Type 2 diabetes is the most common variety of diabetes. It is a disorder of carbohydrate metabolism in which the body effectively becomes resistant to the hormone insulin. Initially, the person with this disorder has impaired tolerance to glucose. This develops into high blood glucose levels after eating and eventually high blood glucose levels even when fasting.

However, some people with type 2 diabetes remain relatively sensitive to insulin, while others have little or no insulin sensitivity. This difference affects treatment of the disease. In general, those type 2 diabetics who are not obese retain some sensitivity to insulin.

The causes of type 2 diabetes are complex. Insulin resistance is the main metabolic abnormality leading to the development of type 2 diabetes. The most recent research suggests that type 2 diabetes can be seen as a consequence of a series of physiological disruptions, each of which makes the person vulnerable to subsequent disruption of normal glucose metabolism.

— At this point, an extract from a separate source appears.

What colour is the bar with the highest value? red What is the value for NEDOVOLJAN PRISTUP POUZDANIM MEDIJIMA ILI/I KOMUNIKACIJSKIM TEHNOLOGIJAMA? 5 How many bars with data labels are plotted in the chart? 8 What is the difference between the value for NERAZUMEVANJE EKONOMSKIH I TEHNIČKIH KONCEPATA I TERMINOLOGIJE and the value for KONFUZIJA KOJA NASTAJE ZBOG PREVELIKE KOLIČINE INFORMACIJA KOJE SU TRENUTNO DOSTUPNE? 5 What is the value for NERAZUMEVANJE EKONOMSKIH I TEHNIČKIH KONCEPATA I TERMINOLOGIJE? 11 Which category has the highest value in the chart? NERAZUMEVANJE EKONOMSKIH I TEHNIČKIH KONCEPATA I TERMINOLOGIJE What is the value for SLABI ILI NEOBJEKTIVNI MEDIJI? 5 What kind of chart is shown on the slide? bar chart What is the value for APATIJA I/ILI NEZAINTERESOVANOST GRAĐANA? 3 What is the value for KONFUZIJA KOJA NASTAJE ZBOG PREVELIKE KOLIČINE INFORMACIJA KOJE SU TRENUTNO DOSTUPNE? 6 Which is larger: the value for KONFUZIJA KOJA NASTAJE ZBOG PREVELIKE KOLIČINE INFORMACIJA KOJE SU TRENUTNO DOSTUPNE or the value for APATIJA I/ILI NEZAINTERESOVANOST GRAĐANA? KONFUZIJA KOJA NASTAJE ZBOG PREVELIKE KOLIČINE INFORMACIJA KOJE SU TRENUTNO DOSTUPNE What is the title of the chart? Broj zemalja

Insulin resistance is common and is usually caused by obesity. There are effectively three stages in the development of type 2 diabetes:

• Insulin resistance, for which the body compensates by increasing the secretion of insulin to allow the liver and muscles to continue to function normally.
• Eventually the pancreas is unable to produce enough insulin to compensate for the insulin resistance. This leads to a sequence of impaired glucose tolerance, high blood glucose after eating (postprandial hyperglycaemia) and finally, high blood glucose levels even when fasting (fasting hyperglycaemia) and worsening postprandially. These high glucose levels are toxic not only to the large and small blood vessels but also to the cells producing insulin, the so-called beta-cells of the pancreas.
• This damage to the beta-cells leads to a decline in their function and eventually less insulin is produced as the disease progresses.

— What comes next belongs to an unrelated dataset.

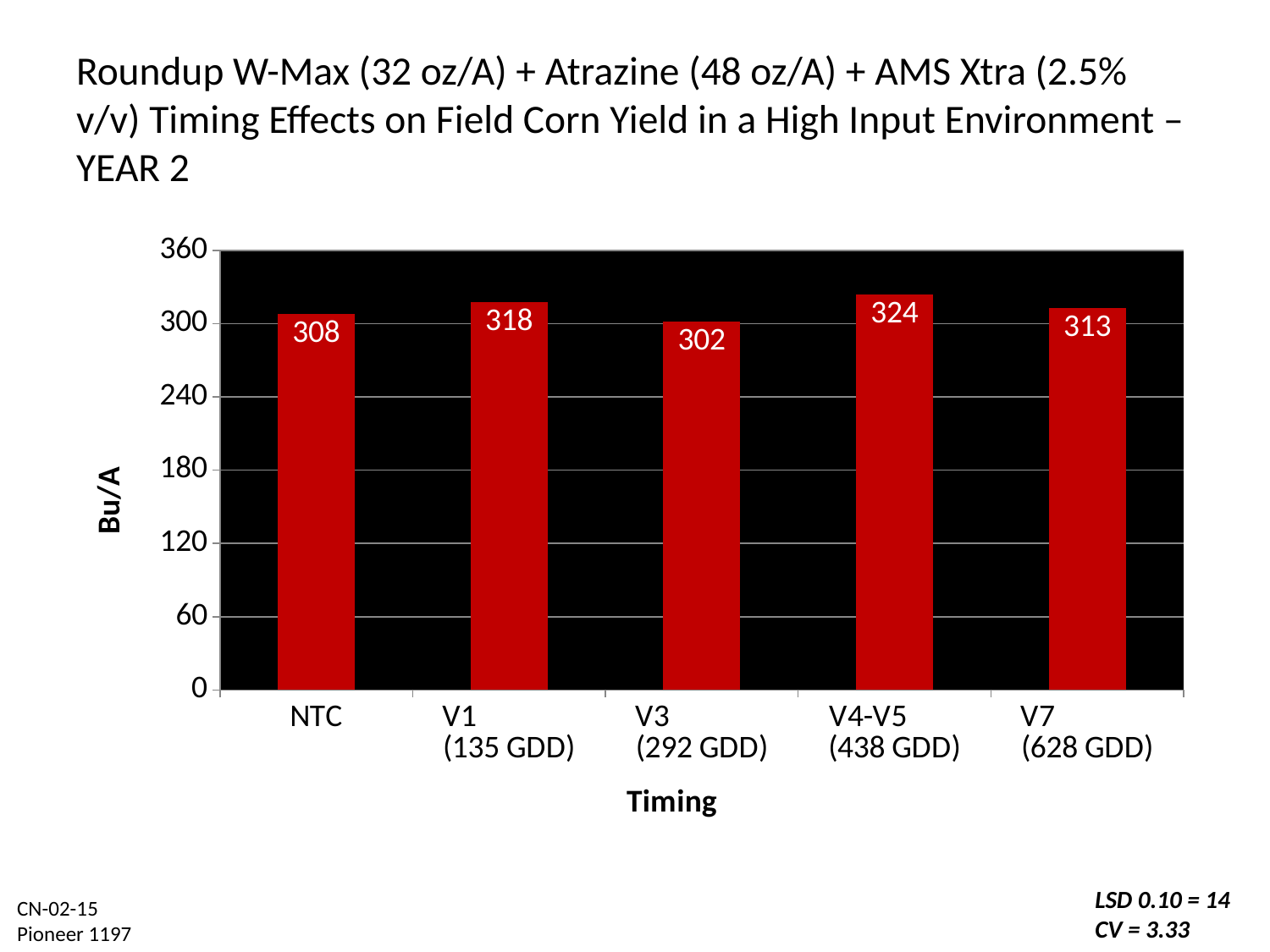
What is the yield (Bu/A) for the V7 (628 GDD) timing? 313 Which timing has the lowest yield? V3 (292 GDD) Which timing has the highest yield? V4-V5 (438 GDD) What is the yield (Bu/A) for the V1 (135 GDD) timing? 318 What is the yield (Bu/A) for the V3 (292 GDD) timing? 302 What is the label of the vertical axis? Bu/A Is the yield for the V3 (292 GDD) timing greater or less than 240? greater What is the difference in yield between the V4-V5 (438 GDD) timing and the V3 (292 GDD) timing? 22 Which has a higher yield, V1 (135 GDD) or V7 (628 GDD)? V1 (135 GDD) What is the yield (Bu/A) for the NTC timing? 308 How many timing categories are shown on the chart? 5 What kind of chart is shown on the slide? bar chart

The raised fasting and postprandial glucose levels result in complications that affect the small and large blood vessels of the body. This contributes to renal failure, eye complications and, more importantly, accelerated atherosclerosis leading to strokes and heart disease. The artherosclerotic complications are responsible for 80% of the deaths in diabetics.

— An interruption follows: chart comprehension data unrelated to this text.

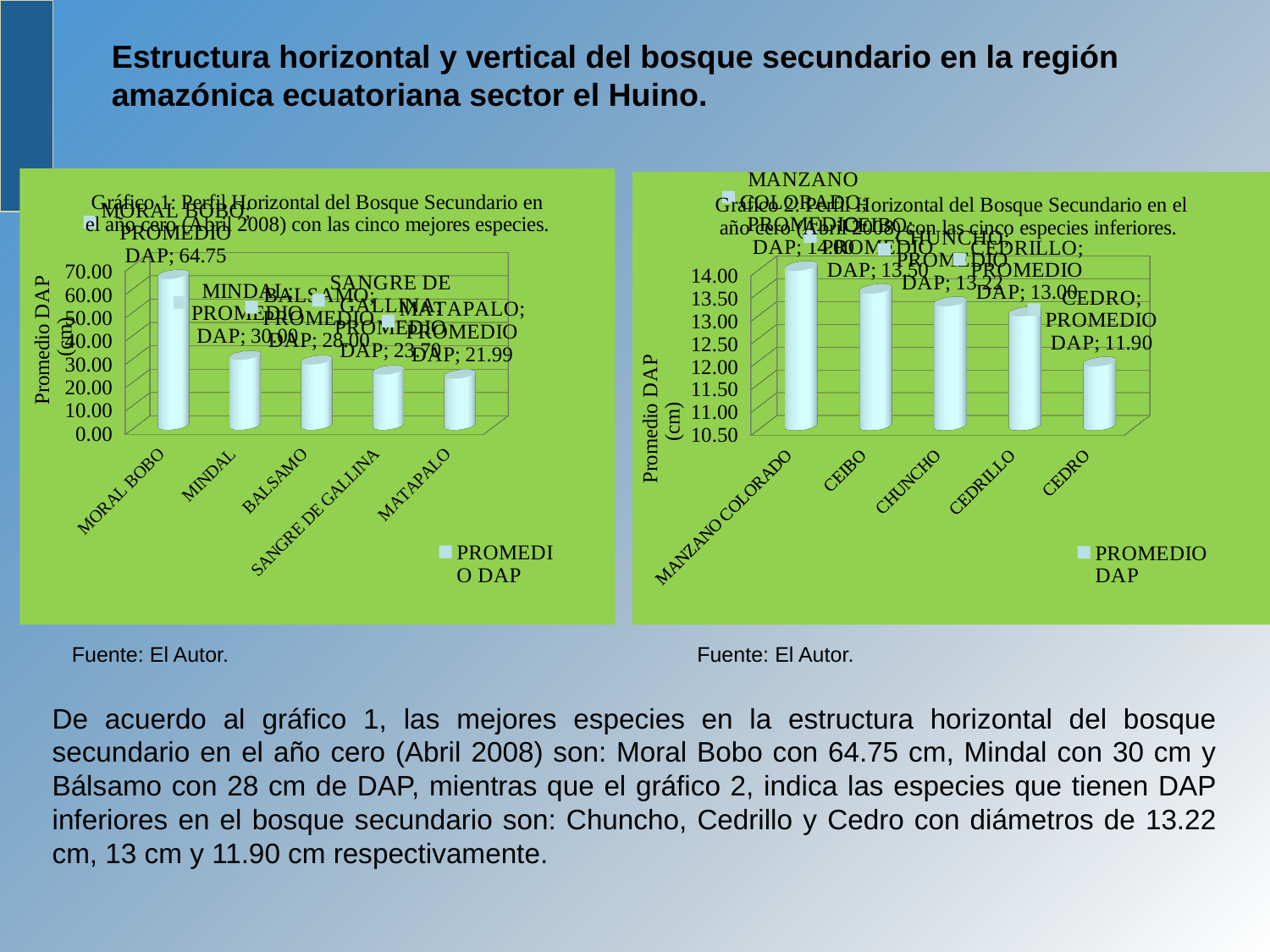
What kind of chart is Gráfico 1 (left chart)? bar chart In Gráfico 1 (left chart), what is the difference between the PROMEDIO DAP of MINDAL and BALSAMO? 2.00 In Gráfico 1 (left chart), which species has the lowest PROMEDIO DAP? MATAPALO In Gráfico 2 (right chart), do the values rise or fall from left to right along the x axis? fall In Gráfico 2 (right chart), what is the PROMEDIO DAP value for CHUNCHO? 13.22 In Gráfico 1 (left chart), how many species are plotted? 5 In Gráfico 2 (right chart), which is larger, the PROMEDIO DAP of CEIBO or CEDRILLO? CEIBO In Gráfico 2 (right chart), what is the PROMEDIO DAP value for CEDRO? 11.90 In Gráfico 1 (left chart), what is the PROMEDIO DAP value for MORAL BOBO? 64.75 In Gráfico 2 (right chart), which species has the highest PROMEDIO DAP? MANZANO COLORADO In Gráfico 1 (left chart), which species has the highest PROMEDIO DAP? MORAL BOBO In Gráfico 1 (left chart), what is the PROMEDIO DAP value for MATAPALO? 21.99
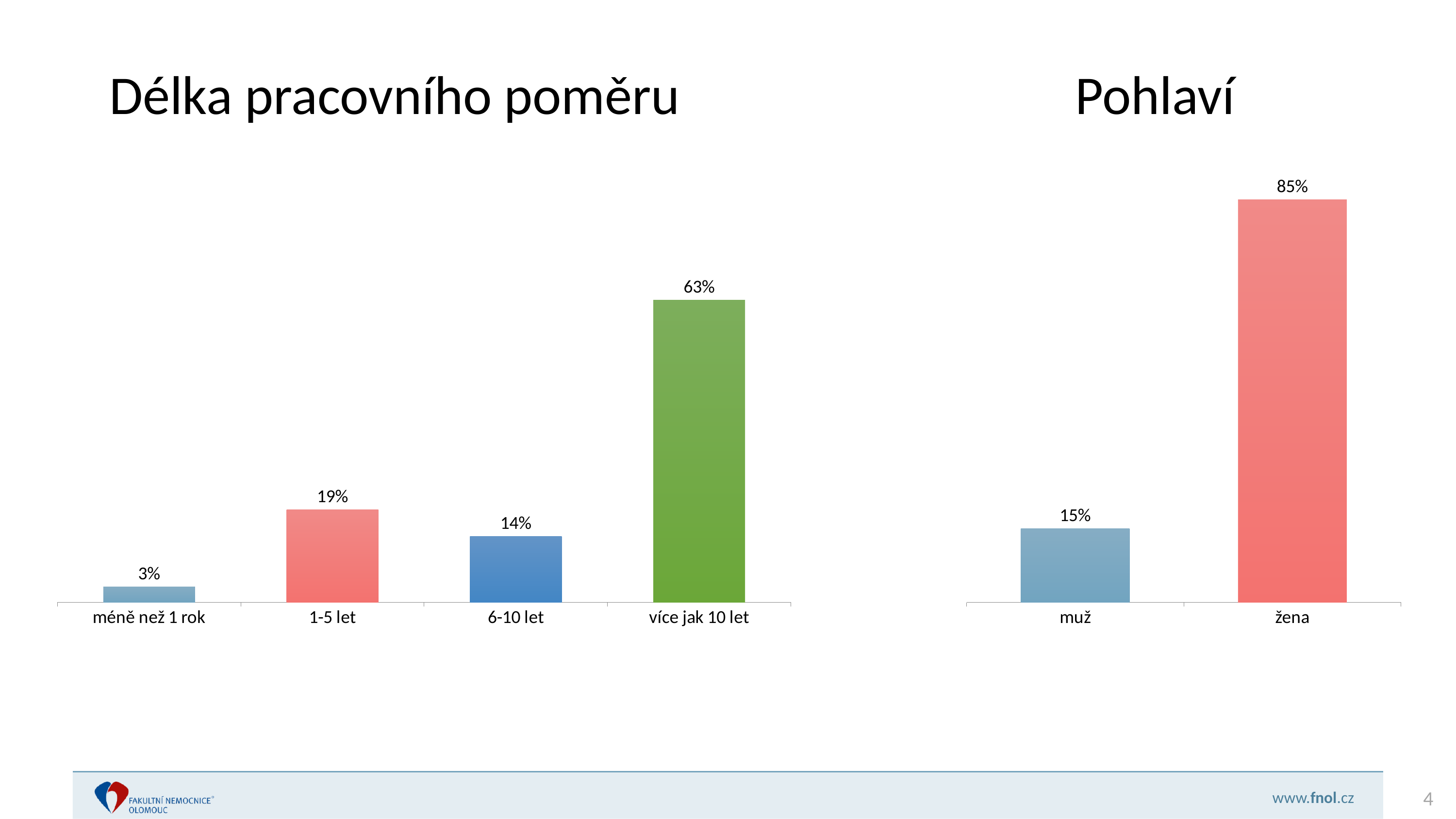
In the 'Délka pracovního poměru' chart, which category has the lowest value? méně než 1 rok In the 'Délka pracovního poměru' chart, what is the value for 'méně než 1 rok'? 3% In the 'Délka pracovního poměru' chart, what is the difference between the values for '1-5 let' and '6-10 let'? 5% In the 'Délka pracovního poměru' chart, which is larger, the value for '1-5 let' or '6-10 let'? 1-5 let In the 'Délka pracovního poměru' chart, what is the value for 'více jak 10 let'? 63% In the 'Pohlaví' chart, what is the value for 'muž'? 15% In the 'Délka pracovního poměru' chart, which category has the highest value? více jak 10 let What kind of chart is the 'Pohlaví' chart? bar chart How many categories are shown in the 'Pohlaví' chart? 2 How many categories are shown in the 'Délka pracovního poměru' chart? 4 In the 'Pohlaví' chart, what is the difference between the values for 'žena' and 'muž'? 70% In the 'Pohlaví' chart, what is the value for 'žena'? 85%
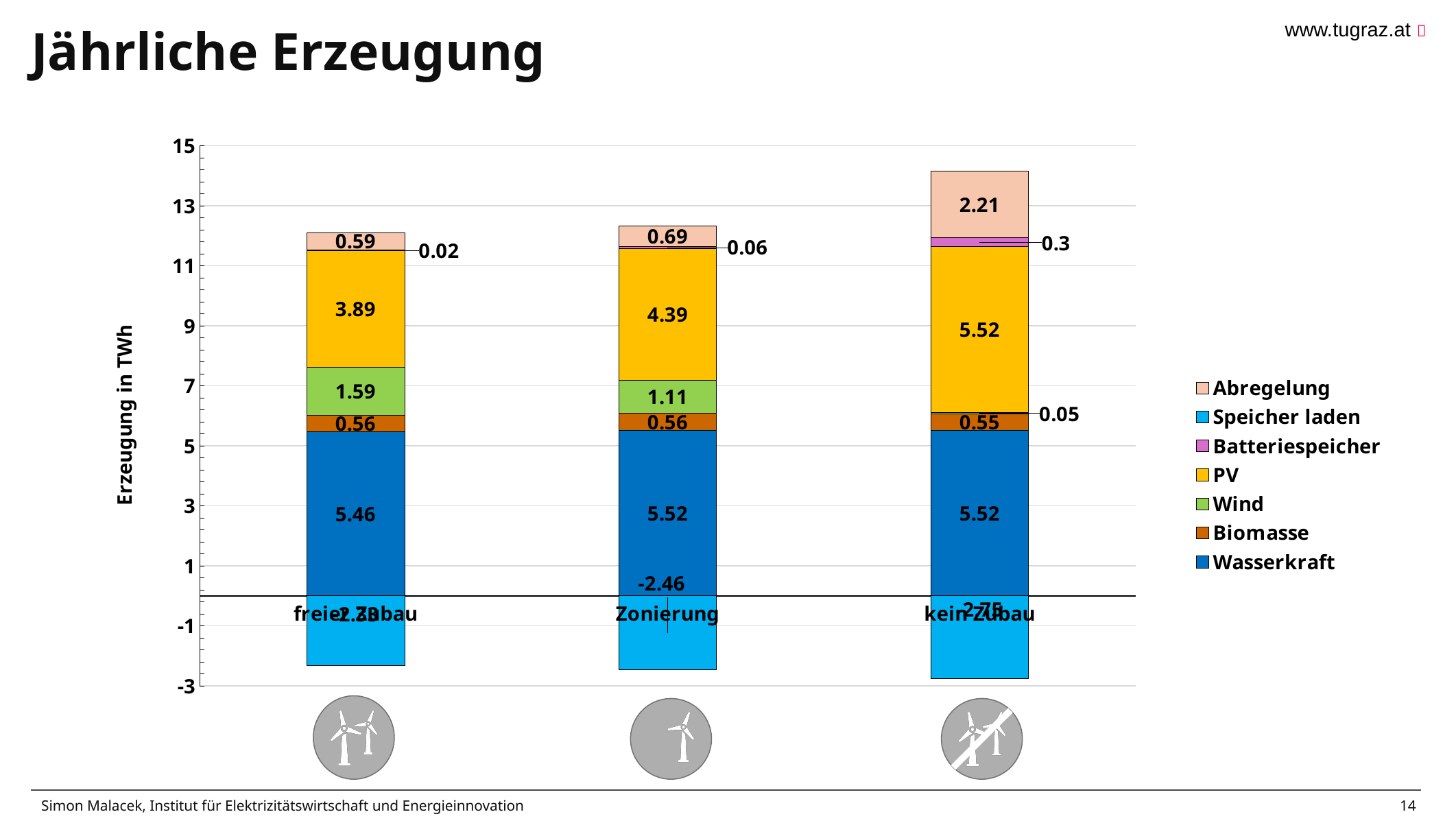
What kind of chart is shown on the slide? Stacked bar chart How many categories are shown on the x axis? 3 Which category has the lowest PV value? freier Zubau What is the PV value for the "Zonierung" bar? 4.39 What is the Wind value for the "freier Zubau" bar? 1.59 What is the difference between the PV values for "kein Zubau" and "freier Zubau"? 1.63 Which is larger: the Wind value for "freier Zubau" or for "Zonierung"? freier Zubau Which category has the highest Abregelung value? kein Zubau What is the Batteriespeicher value for the "kein Zubau" bar? 0.3 What is the Speicher laden value for the "Zonierung" bar? -2.46 How many series does the legend list? 7 What is the Abregelung value for the "kein Zubau" bar? 2.21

Type 2 diabetes in Australia
Worldwide, the percentage of people with diabetes is highly variable among geographical regions and populations, so estimates are often inaccurate.

However, according to Diabetes Australia, an estimated 280 Australians develop diabetes every day. The 2005 Australian AusDiab Follow-up Study showed that 1.7 million Australians have diabetes, but that up to 50% of people with type 2 diabetes remain undiagnosed. What’s more, up to 60% of cases of type 2 diabetes can be prevented.

The risk factors for type 2 diabetes are:

• Obesity
• Lack of exercise
• An abnormal lipid profile
• A family history of the disease

A typical person at risk for type 2 diabetes would be:

• Overweight
• Excessive thirst
• Excessive urination
• Loss of weight

However, these are late signs that occur when the person is already seriously hyperglycaemic.

Early in the course of the disease there are more subtle signs such as fatigue, greater susceptibility to illness and poor wound healing.

A very common early sign in men is erectile dysfunction, as is candida infection of the tip of the penis (candida balanitis). In women, persistent vaginal candida may be an early sign of type 2 diabetes, particularly in older women.